Your answer should consist of the line holding "me. RE: Windflame" and all lines after it to the end of the material, copied exactly.

• • •

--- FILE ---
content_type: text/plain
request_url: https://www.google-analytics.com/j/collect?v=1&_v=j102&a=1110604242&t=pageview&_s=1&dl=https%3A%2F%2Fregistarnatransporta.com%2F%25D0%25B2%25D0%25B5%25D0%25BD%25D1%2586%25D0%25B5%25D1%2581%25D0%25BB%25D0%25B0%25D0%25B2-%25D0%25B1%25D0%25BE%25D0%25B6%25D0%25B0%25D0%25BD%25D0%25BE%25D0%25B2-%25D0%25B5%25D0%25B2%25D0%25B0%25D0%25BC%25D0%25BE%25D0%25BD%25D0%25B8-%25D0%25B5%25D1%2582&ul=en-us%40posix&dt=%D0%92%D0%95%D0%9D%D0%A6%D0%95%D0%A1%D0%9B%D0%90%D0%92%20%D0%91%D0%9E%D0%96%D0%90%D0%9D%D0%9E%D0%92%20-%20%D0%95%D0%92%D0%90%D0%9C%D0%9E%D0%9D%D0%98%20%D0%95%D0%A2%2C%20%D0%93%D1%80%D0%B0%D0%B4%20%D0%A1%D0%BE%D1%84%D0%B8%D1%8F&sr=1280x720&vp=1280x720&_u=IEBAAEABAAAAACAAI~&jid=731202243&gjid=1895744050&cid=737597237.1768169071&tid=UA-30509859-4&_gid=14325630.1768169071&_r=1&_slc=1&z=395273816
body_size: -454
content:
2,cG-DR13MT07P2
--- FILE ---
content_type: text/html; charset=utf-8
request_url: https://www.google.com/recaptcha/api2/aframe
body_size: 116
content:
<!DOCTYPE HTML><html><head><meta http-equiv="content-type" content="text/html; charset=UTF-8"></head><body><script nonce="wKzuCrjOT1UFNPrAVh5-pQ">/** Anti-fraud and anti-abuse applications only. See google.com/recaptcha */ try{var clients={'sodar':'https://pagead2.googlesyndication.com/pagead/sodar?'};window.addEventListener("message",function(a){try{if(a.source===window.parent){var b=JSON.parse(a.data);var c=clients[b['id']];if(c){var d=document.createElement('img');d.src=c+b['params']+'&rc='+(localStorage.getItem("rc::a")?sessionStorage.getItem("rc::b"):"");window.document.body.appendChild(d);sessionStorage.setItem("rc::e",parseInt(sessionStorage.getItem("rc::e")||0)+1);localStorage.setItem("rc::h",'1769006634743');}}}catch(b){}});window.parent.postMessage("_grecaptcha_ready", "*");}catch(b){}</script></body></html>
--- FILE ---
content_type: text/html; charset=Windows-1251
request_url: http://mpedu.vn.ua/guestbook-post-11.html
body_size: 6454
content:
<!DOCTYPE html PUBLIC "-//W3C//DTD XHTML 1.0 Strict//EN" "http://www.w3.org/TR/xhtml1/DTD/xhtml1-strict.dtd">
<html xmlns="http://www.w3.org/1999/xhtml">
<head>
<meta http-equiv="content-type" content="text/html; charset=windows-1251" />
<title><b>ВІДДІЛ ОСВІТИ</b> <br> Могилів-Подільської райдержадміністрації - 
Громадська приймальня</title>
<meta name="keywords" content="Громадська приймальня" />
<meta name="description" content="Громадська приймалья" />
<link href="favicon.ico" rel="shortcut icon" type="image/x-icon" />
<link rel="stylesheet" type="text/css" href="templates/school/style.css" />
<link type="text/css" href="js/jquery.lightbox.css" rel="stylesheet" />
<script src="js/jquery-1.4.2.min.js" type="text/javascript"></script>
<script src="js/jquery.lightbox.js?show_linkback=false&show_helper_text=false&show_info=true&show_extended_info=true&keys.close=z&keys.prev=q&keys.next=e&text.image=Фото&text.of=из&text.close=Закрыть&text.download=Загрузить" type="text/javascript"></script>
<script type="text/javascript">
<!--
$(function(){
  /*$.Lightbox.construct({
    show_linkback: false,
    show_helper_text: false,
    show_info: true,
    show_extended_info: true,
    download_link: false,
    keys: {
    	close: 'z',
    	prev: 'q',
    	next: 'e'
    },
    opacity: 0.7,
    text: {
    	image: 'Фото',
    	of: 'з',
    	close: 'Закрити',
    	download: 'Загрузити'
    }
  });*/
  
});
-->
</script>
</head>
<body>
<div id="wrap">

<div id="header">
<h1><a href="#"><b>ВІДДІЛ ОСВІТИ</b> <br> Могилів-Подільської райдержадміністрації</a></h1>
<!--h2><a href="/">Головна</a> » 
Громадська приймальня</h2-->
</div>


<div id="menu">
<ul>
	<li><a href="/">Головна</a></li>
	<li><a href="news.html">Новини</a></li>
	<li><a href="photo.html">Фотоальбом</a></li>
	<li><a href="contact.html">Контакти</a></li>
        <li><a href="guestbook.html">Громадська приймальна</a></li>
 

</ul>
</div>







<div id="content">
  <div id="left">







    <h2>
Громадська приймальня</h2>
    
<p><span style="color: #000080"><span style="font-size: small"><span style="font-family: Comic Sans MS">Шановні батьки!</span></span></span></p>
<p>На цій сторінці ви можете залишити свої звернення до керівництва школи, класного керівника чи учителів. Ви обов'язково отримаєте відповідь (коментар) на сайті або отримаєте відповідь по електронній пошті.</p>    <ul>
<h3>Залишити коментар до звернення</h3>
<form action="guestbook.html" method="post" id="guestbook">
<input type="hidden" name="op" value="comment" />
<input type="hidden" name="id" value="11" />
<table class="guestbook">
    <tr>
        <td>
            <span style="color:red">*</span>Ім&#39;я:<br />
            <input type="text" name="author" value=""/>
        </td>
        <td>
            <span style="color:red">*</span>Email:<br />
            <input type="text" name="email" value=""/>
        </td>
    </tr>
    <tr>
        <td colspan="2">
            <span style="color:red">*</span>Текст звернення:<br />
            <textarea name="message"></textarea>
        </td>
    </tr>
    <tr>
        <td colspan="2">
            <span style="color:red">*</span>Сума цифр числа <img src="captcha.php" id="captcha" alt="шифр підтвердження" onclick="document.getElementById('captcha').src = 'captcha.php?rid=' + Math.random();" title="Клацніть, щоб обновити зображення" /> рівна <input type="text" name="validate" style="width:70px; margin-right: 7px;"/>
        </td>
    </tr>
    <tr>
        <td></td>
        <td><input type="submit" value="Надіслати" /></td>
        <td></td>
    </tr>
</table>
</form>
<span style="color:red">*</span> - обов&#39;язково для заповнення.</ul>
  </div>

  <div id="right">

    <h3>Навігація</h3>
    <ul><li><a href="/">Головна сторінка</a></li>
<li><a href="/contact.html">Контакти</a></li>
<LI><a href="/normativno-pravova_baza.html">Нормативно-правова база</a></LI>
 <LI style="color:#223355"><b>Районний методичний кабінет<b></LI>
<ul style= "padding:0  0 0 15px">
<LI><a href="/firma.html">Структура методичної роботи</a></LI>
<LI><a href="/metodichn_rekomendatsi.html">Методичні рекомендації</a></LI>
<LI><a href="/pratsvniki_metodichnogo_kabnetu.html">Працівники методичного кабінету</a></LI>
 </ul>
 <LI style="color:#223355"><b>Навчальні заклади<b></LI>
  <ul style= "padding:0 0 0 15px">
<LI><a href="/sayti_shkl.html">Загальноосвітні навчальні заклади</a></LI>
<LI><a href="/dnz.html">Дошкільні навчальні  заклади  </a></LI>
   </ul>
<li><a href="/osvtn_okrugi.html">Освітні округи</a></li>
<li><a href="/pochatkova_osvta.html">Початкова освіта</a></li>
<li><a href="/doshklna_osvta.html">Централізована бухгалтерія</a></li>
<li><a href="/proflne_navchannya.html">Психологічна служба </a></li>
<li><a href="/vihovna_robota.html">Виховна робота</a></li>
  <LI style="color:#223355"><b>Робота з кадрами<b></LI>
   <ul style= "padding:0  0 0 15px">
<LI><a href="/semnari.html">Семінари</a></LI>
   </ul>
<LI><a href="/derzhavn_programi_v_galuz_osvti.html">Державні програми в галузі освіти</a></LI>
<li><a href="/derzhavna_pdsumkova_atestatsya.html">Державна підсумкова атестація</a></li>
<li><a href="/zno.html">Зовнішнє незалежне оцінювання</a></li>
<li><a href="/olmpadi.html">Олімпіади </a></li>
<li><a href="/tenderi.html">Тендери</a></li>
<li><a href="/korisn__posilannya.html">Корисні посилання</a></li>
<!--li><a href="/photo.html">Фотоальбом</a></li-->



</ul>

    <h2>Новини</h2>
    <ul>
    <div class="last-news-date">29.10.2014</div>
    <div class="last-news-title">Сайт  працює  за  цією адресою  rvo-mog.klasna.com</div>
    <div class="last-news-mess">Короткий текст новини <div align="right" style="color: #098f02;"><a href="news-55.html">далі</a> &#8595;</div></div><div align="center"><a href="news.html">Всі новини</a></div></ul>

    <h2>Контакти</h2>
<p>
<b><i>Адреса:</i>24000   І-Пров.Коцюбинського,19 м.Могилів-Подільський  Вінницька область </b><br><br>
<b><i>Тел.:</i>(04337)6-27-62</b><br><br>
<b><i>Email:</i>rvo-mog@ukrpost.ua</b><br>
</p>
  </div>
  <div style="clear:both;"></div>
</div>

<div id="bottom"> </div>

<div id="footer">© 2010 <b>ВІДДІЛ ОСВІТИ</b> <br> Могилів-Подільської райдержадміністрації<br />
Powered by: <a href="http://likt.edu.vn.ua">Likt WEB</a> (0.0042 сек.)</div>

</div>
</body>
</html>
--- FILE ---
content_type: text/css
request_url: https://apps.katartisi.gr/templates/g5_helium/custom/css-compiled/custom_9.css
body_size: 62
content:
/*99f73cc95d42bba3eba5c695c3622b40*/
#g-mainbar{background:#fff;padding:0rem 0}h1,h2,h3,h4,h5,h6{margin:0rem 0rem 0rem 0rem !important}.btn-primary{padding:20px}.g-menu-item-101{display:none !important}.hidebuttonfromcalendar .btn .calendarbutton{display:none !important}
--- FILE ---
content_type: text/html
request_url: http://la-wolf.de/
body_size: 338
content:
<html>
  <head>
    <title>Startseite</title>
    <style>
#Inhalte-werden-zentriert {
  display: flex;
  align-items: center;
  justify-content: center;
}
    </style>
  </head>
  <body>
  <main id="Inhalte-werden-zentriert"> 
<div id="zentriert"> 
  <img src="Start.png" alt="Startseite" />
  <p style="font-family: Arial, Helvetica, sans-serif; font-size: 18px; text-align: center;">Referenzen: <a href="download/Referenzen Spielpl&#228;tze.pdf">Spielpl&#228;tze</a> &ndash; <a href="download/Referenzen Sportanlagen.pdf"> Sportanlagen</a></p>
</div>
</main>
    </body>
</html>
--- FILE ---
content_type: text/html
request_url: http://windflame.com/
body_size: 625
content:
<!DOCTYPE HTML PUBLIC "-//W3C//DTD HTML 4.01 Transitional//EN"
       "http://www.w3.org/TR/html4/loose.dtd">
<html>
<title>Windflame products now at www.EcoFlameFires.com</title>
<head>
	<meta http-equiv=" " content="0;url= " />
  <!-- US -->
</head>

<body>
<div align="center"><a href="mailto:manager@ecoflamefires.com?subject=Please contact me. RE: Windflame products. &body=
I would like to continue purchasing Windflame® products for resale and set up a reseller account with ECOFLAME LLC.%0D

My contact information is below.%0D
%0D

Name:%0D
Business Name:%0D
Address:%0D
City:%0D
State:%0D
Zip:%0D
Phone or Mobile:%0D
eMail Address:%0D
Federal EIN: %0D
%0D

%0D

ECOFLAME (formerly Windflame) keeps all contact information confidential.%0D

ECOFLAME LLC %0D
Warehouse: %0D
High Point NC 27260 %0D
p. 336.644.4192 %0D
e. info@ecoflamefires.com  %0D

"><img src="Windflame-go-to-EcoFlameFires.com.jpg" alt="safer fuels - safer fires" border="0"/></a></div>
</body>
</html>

• • •

WORKED SOLUTION
<div align="center"><a href="mailto:manager@ecoflamefires.com?subject=Please contact me. RE: Windflame products. &body=
I would like to continue purchasing Windflame® products for resale and set up a reseller account with ECOFLAME LLC.%0D

My contact information is below.%0D
%0D

Name:%0D
Business Name:%0D
Address:%0D
City:%0D
State:%0D
Zip:%0D
Phone or Mobile:%0D
eMail Address:%0D
Federal EIN: %0D
%0D

%0D

ECOFLAME (formerly Windflame) keeps all contact information confidential.%0D

ECOFLAME LLC %0D
Warehouse: %0D
High Point NC 27260 %0D
p. 336.644.4192 %0D
e. info@ecoflamefires.com  %0D

"><img src="Windflame-go-to-EcoFlameFires.com.jpg" alt="safer fuels - safer fires" border="0"/></a></div>
</body>
</html>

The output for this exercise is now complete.